An X/Y driver failure will typically manifest as a failure of a range in the
address space - or more specifically holes throughout the address space
corresponding to the matrix size.
The failure of a particular bit in the word-width suggests a problem in either
the sense or inhibit circuitry of that bit. On the whole, an inhibit driver is
more likely to fail than a sense amp, as the inhibit drivers are relatively
high-power and may have heat-dissipation issues.
You may be able to discern between a sense amp failure and inhibit driver
failure by examining some memory locations which you know contained 'data' and
have not been accessed since the failure.

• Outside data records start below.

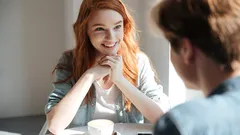 Sebevědomí a hlas: Psychologové odhalili skrytý tón hlasu, který vzbuzuje důvěru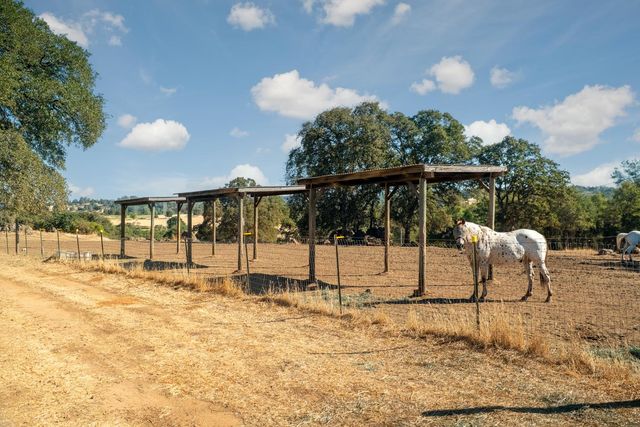 17761 Grizzly Bear Dr, Grass Valley, CA 95949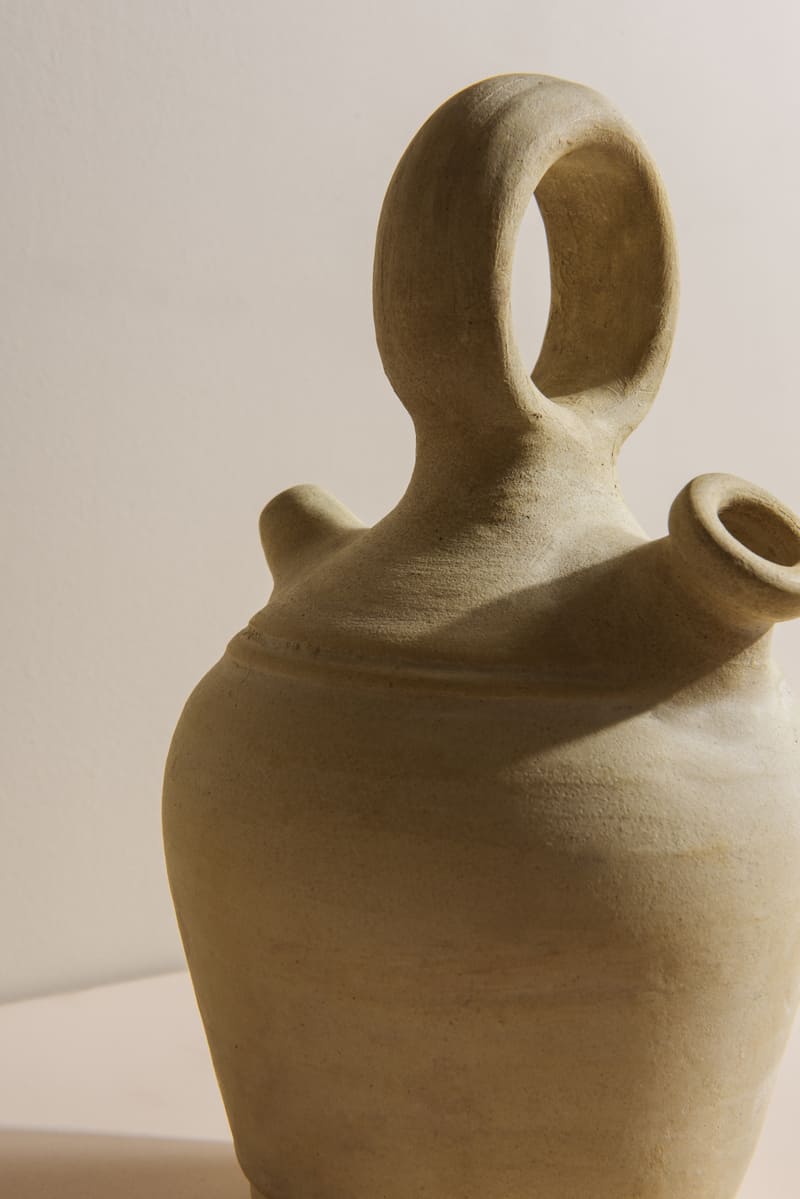 Botijo de barro artesanal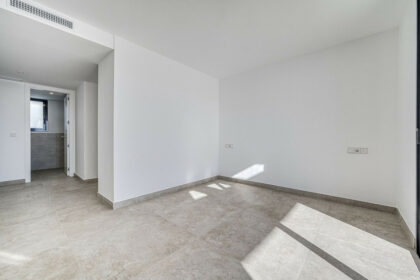 2232963f0d441f2c06828af9dd643fc0 - 23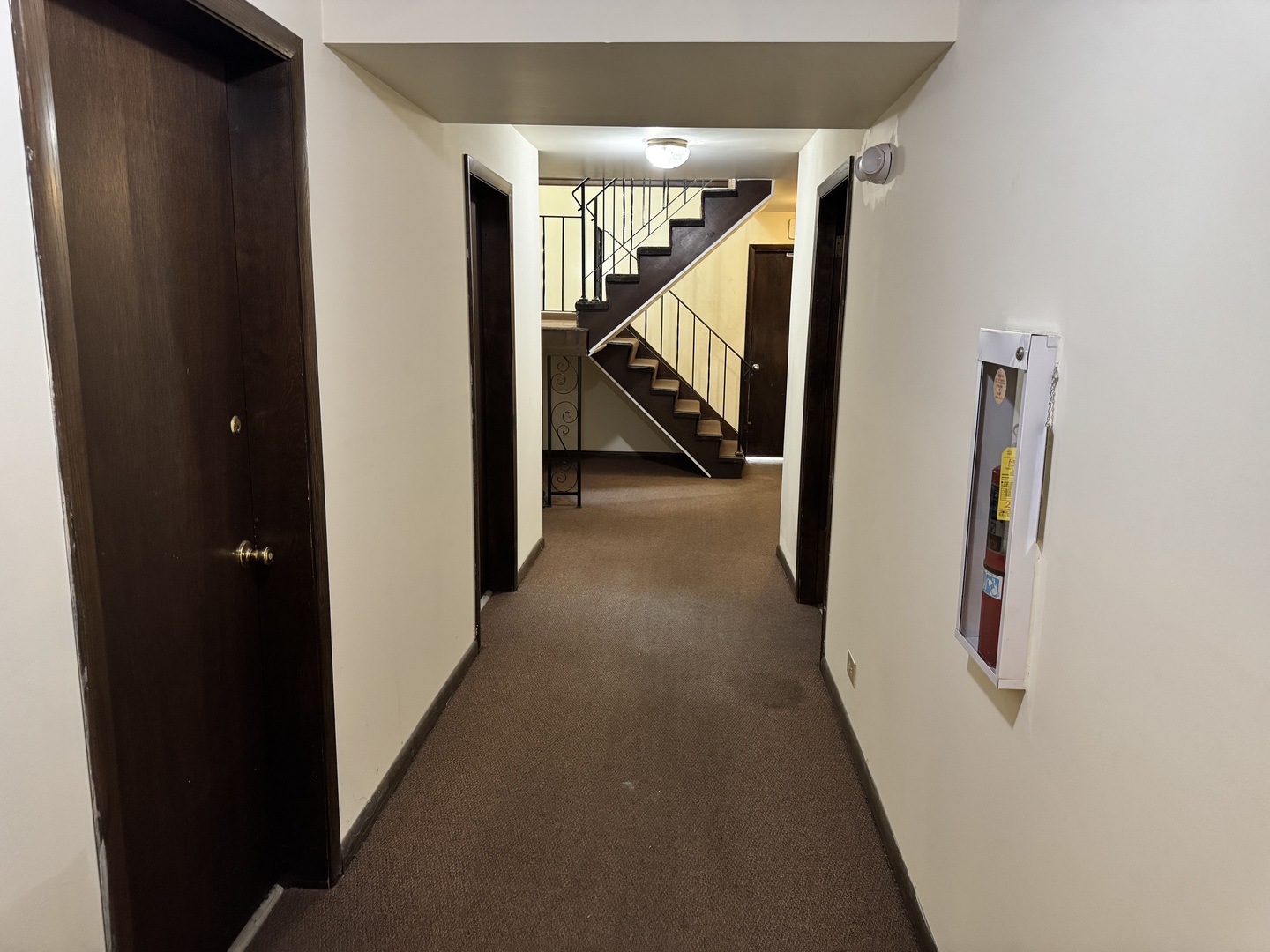 5500 West 127th Street, Unit 4 Alsip, IL 60803 - Photo 11 of 15 a view of a hallway with staircase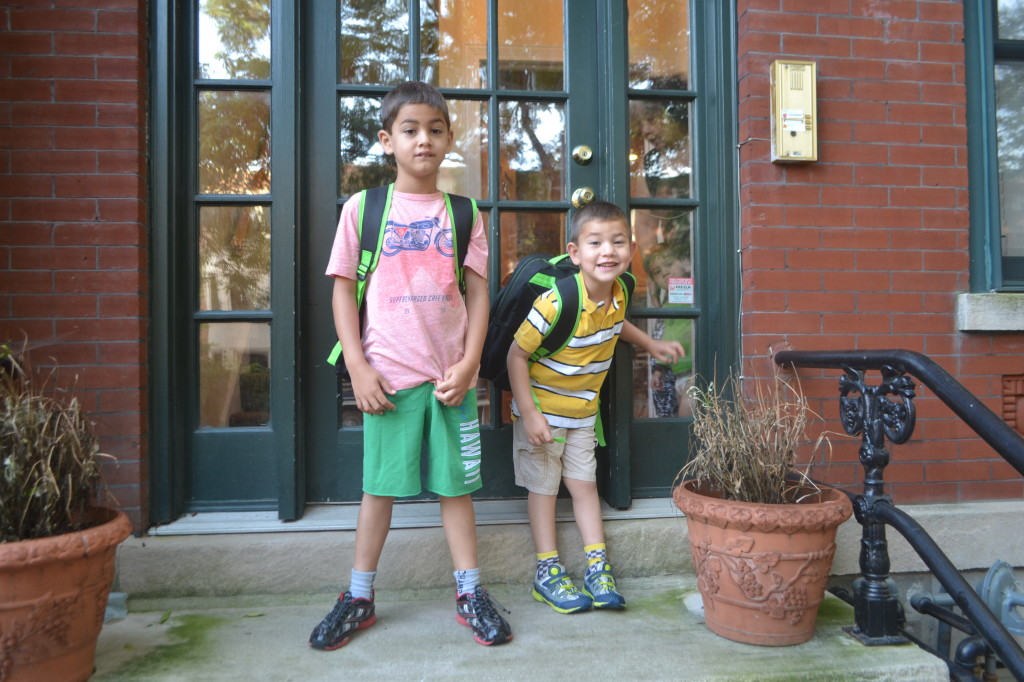 Sam and Aaron (in their diapers) and Japo are ALL photo bombing.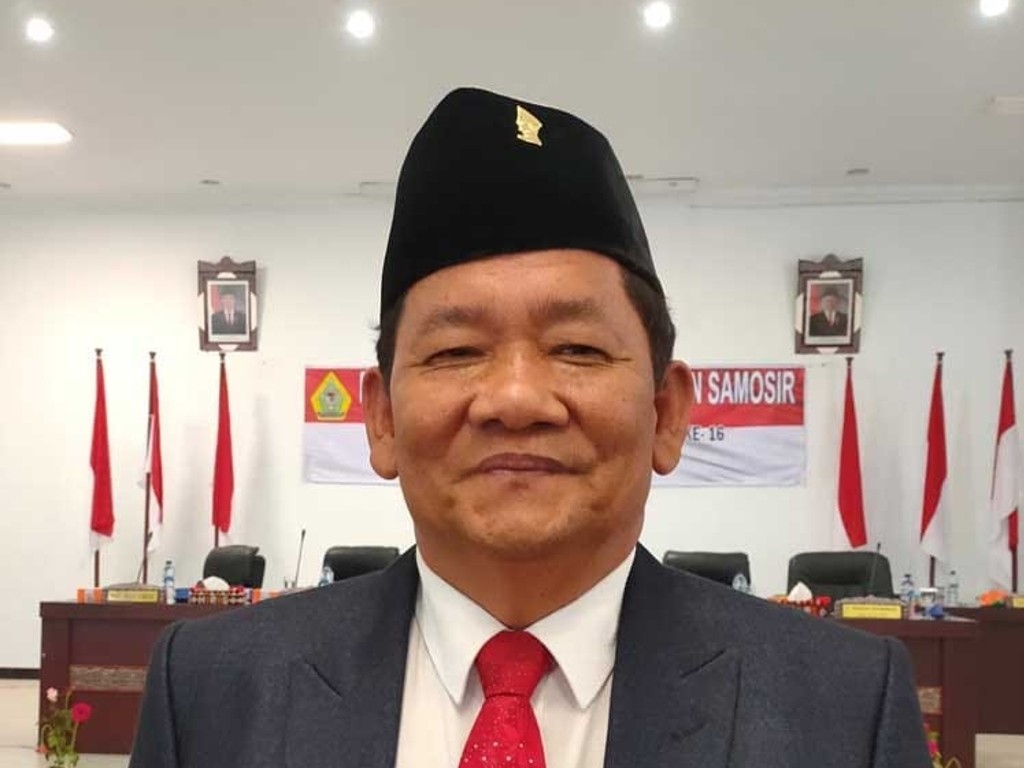 Ketua PDIP Sumut Gak Tahu Bupati Humbahas Dosmar Banjarnahor Pindah ke Golkar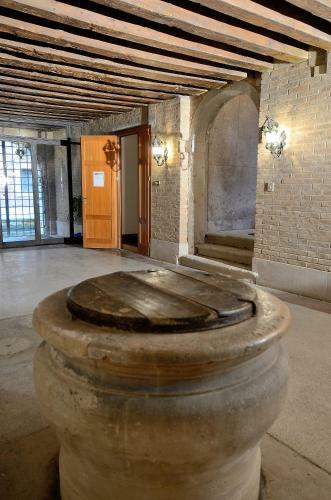 Charming Venice Apartments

If you can scan through those
locations and find that the bit in question shows variation (both 1's and 0's)
on the first examination, but then return all 1's or all 0's on any subsequent
examinations through the range, then it suggests the sense circuitry is working
but the inhibit ciruitry is failing to restore the bit after the destructive read.
(Of course, if the machine did a full memory test/scan at power-up the above is
not going to help.)
(If it might help, see
http://www.cs.ubc.ca/~hilpert/e/coremem/index.html for
(my own) treatise on the organisation and principles of operation of core memory.)
I have a spare set of G110/G231 cards, so I'm
guessing swapping out the
failed card will provide me with an immediate fix, although I would like
to get the existing card repaired.
How is the base address of core memory set? Are there jumpers on the
boards or is it position in the backplane that determines its location?